- Job -
Change "Villa" to "House" in every entry below and keep everything else the same. Give the entries again without the pictures.

- Stored entries -

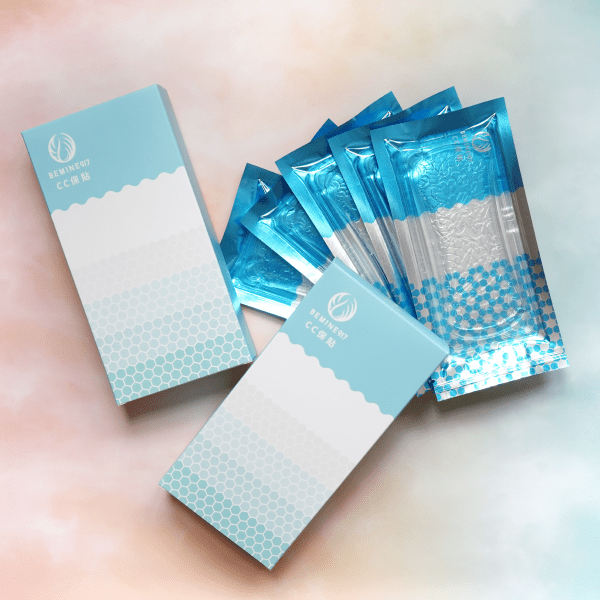 【私密處面膜】bemine917 CC保貼-水凝膜專利款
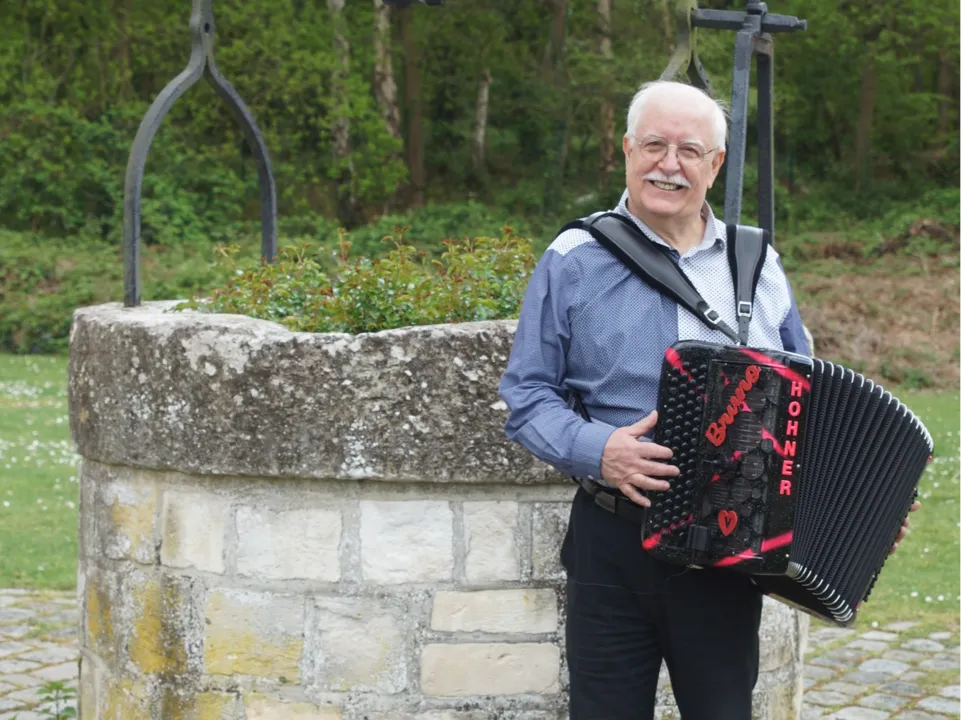 l'accordéon notre passion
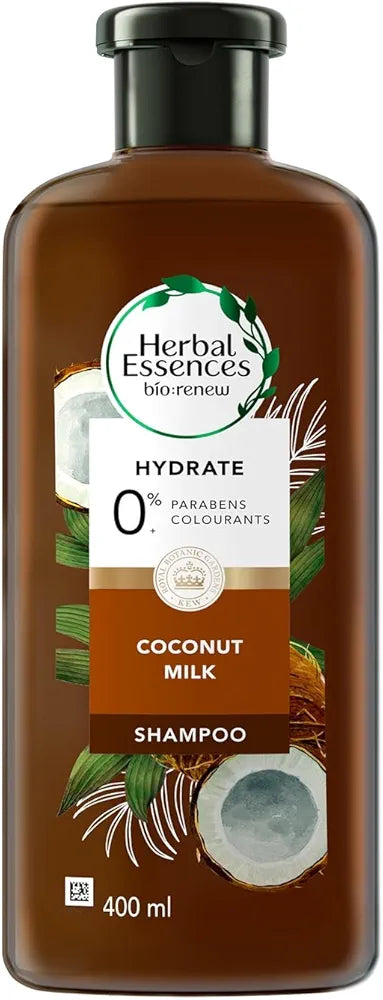 Herbal Essences bio:renew Coconut Milk Shampoo - 400 ml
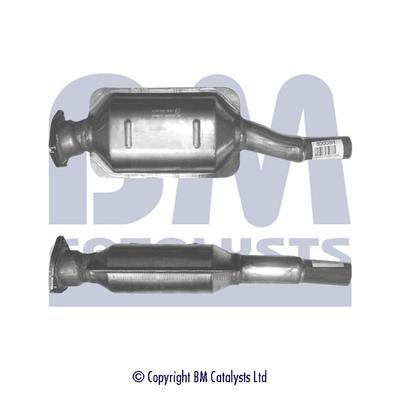 Approved Katalysator BM80008H kaufen | BM CATALYSTS | ECE geprüft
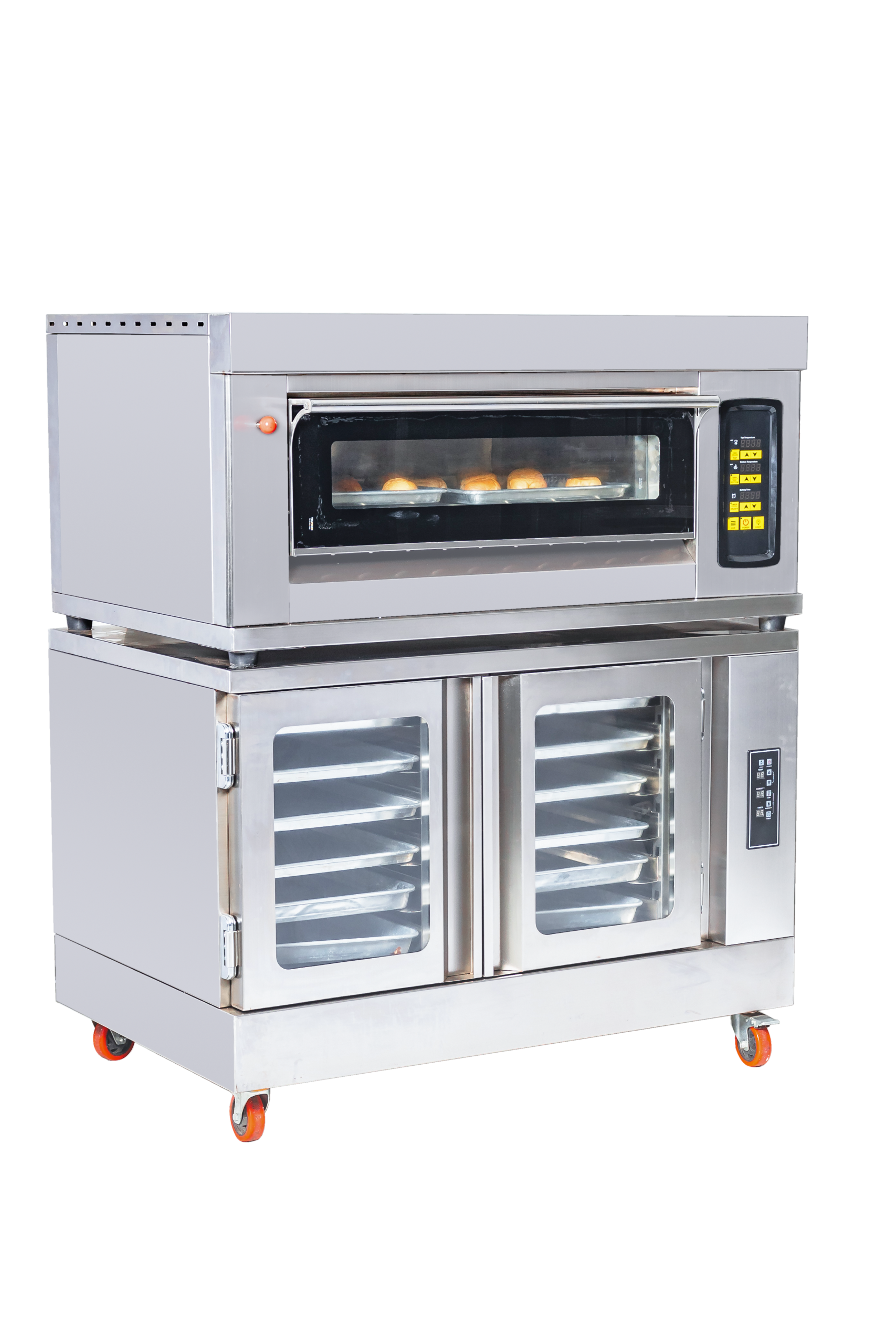 Proofing & Oven 1 Deck-0249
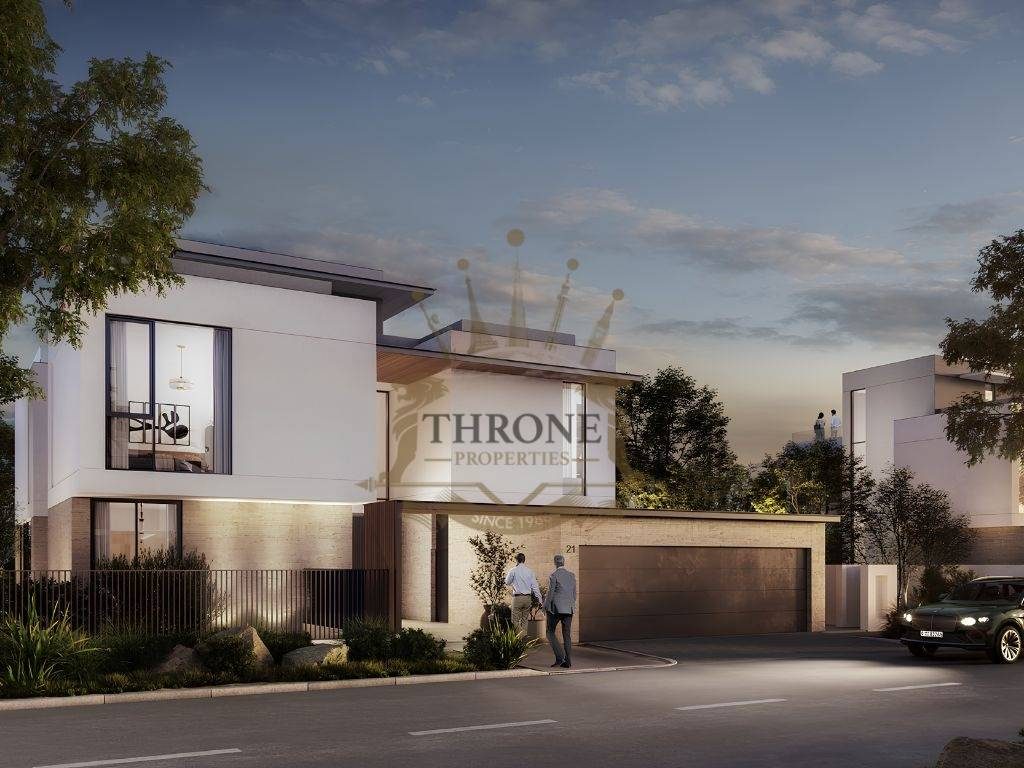 4 Bedroom Villa for Sale in The Valley - Photo 15 | Throne Properties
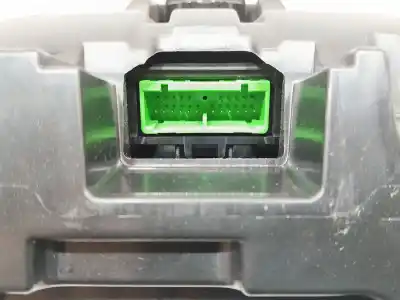 Peça sobressalente para automóvel em segunda mão comando de sofagem (chauffage / ar condicionado) por volvo v40 fastback (525) d3 referências oem iam 31398645  3148970y5cs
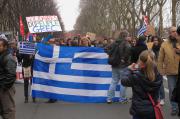 Solidarité avec la Grèce - Les jeunes photographes aussi s'intéressent à la solidarité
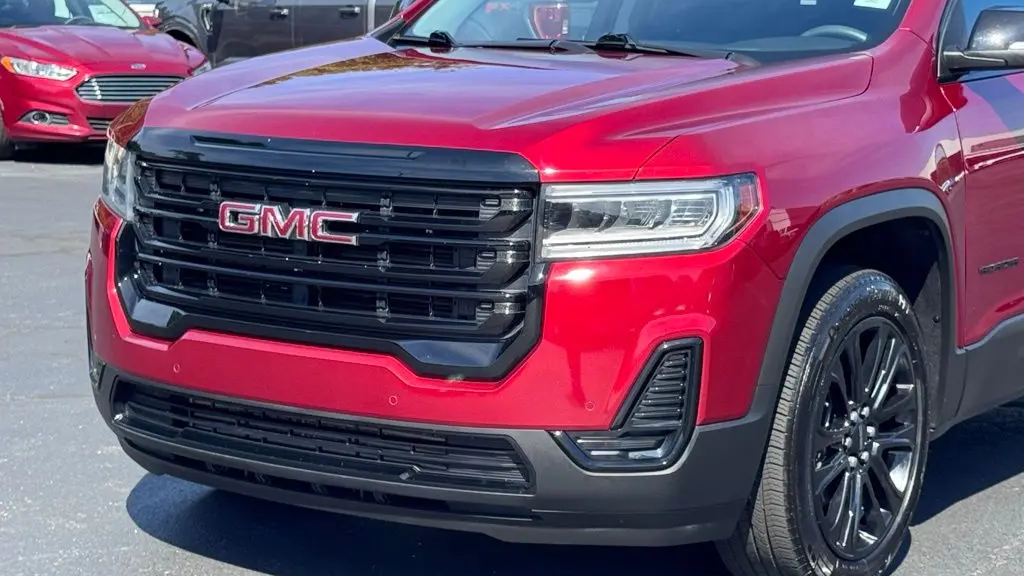 2022 GMC Acadia SLE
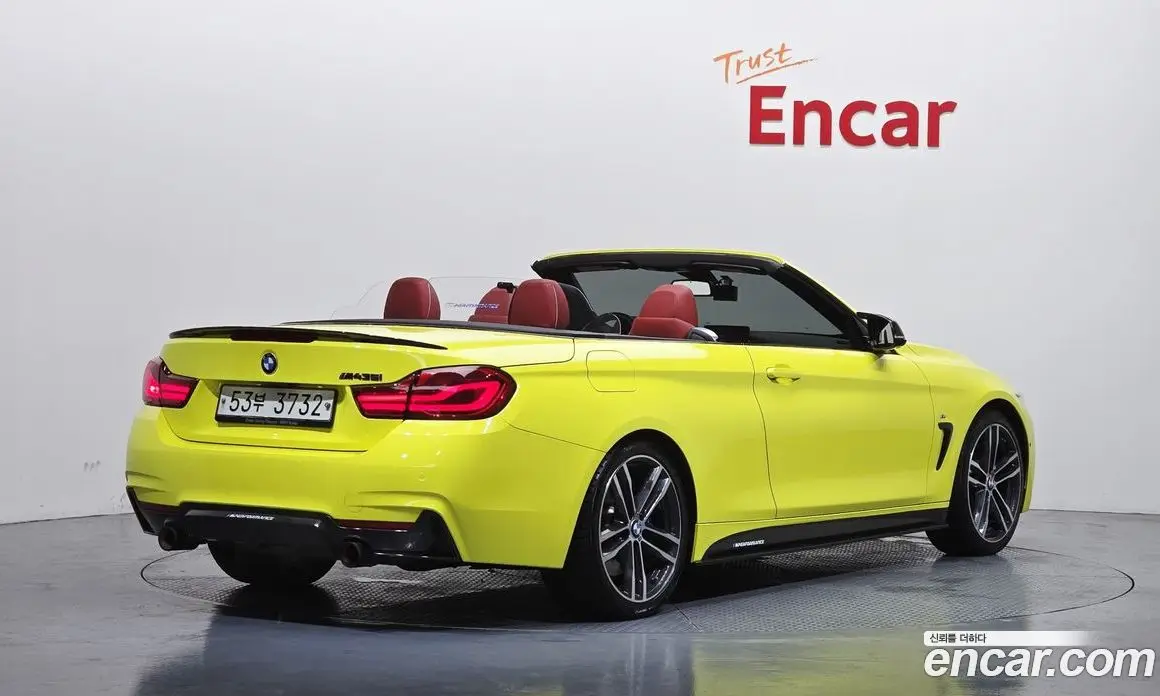 BMW 4 серия 2018 2.0 автомат (гидро), фото 2 BMW 4 серия 2018 2.0 автомат (гидро), фото 2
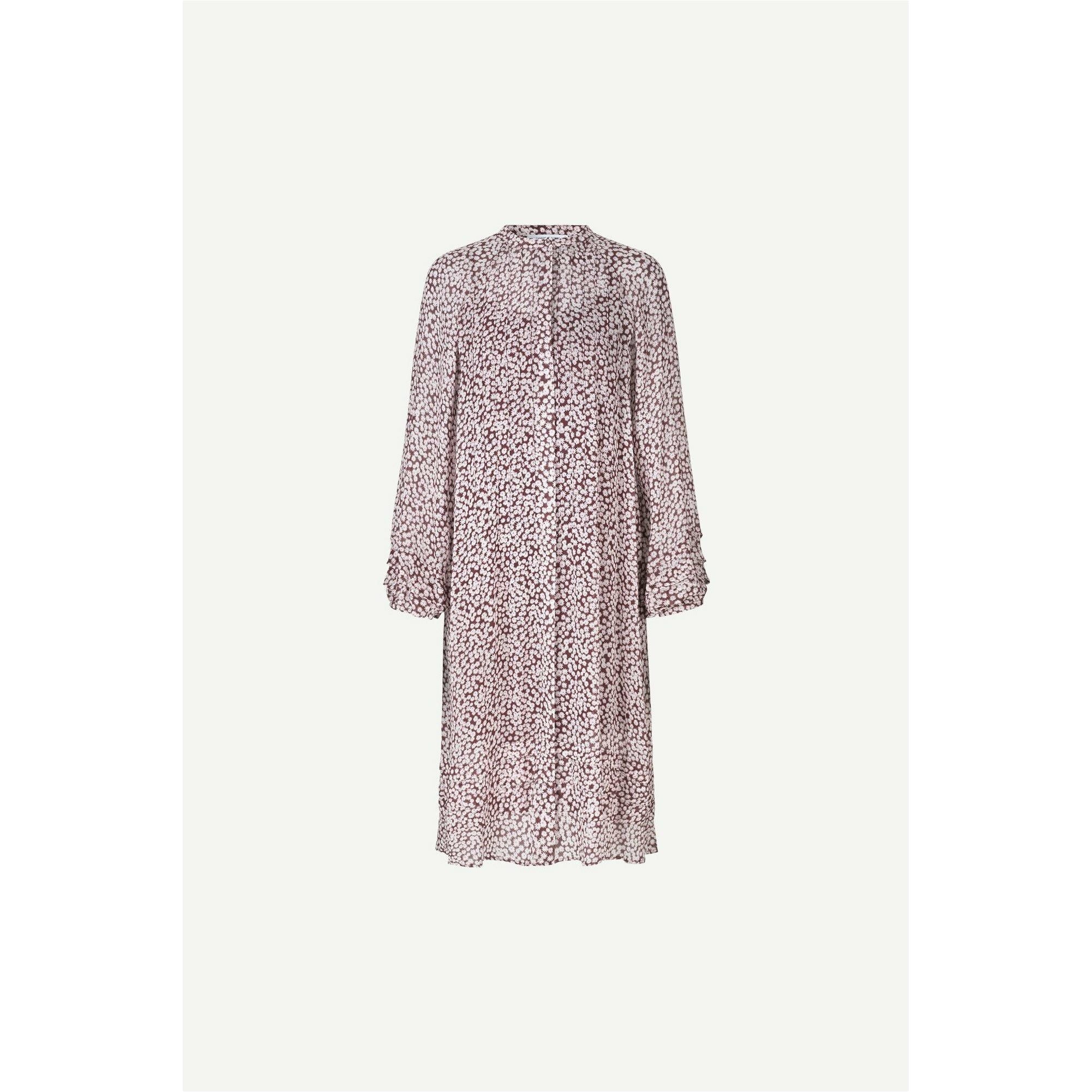 Elma Shirt Dress AOP 9695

- Task solution -
 【私密處面膜】bemine917 CC保貼-水凝膜專利款
 l'accordéon notre passion
 Herbal Essences bio:renew Coconut Milk Shampoo - 400 ml
 Approved Katalysator BM80008H kaufen | BM CATALYSTS | ECE geprüft
 Proofing & Oven 1 Deck-0249
 4 Bedroom House for Sale in The Valley - Photo 15 | Throne Properties
 Peça sobressalente para automóvel em segunda mão comando de sofagem (chauffage / ar condicionado) por volvo v40 fastback (525) d3 referências oem iam 31398645  3148970y5cs
 Solidarité avec la Grèce - Les jeunes photographes aussi s'intéressent à la solidarité
 2022 GMC Acadia SLE
 BMW 4 серия 2018 2.0 автомат (гидро), фото 2 BMW 4 серия 2018 2.0 автомат (гидро), фото 2
 Elma Shirt Dress AOP 9695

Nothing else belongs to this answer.